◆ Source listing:

• • • • • • •

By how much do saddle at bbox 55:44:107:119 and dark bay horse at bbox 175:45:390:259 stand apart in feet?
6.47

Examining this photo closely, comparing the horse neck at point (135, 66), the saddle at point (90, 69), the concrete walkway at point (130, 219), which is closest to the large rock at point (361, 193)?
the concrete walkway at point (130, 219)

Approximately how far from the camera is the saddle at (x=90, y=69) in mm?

• • • • • • •

◆ Task goal: Quote the entire listing above verbatim, line by line.

◆ Result for this task:
By how much do saddle at bbox 55:44:107:119 and dark bay horse at bbox 175:45:390:259 stand apart in feet?
6.47

Examining this photo closely, comparing the horse neck at point (135, 66), the saddle at point (90, 69), the concrete walkway at point (130, 219), which is closest to the large rock at point (361, 193)?
the concrete walkway at point (130, 219)

Approximately how far from the camera is the saddle at (x=90, y=69) in mm?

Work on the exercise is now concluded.